I have thought for a long time about publishing this account.
If you read my blog, you will probably get the impression, that I don't suffer fools gladly, and that I occasionally and often unintentionally stir up shit.
Now in case I go into politics, I would like to state that anybody who uses their authority including their sexual gender to bully or disadvantage somebody is a complete slime bucket. I am sure most people share this revulsion. It is however this revulsion that makes accusations of sexual harassment so potent.
I am male and a doctor.
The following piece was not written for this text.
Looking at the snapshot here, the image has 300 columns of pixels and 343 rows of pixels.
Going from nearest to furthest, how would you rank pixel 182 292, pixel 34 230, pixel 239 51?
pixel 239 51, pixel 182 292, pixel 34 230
Most nurses are female ( a significant number of ICU nurses are male though). Doctors who are mostly male are higher on the hospital food chain than nurses (although as a student and resident I fequently questioned this). In the hospital the relationship between doctors and nurses is often one of tension. Part of this is a good thing. If either side automatically deferred to the other, it would be to the detriment of the patient.
Now, when I first started working at the Centre of Excellence, it was pretty obvious that there was some real bad blood between anaesthesia and the ICU nurses. Everywhere I worked there has been some sort of tension; I think ICU nurses resent anaesthetists who aren't intimidated by all the machines and lines in the ICU. The first time I dropped a patient off in the ICU, one of the nurses asked, "Who is the idiot who sutured in this central line?". I told her I was the idiot and waited for the apology which never came. Anyway it seemed for the first few years all we talked about at staff meetings was the steady stream of complaints: ETT not taped in correctly, line tangled, O2 cylinder empty, patient brought into ICU at inconvenient time for them, and, incredibly, an accusation of billing fraud by anaesthesia. After a while it seemed like things got better but I suspect it was just that things that used to piss me off didn't matter any more and I just learned to do things that wouldn't piss them off. Sort of like a bad marriage.
Sorry that this is taking so long to get to the point but I have to give the background.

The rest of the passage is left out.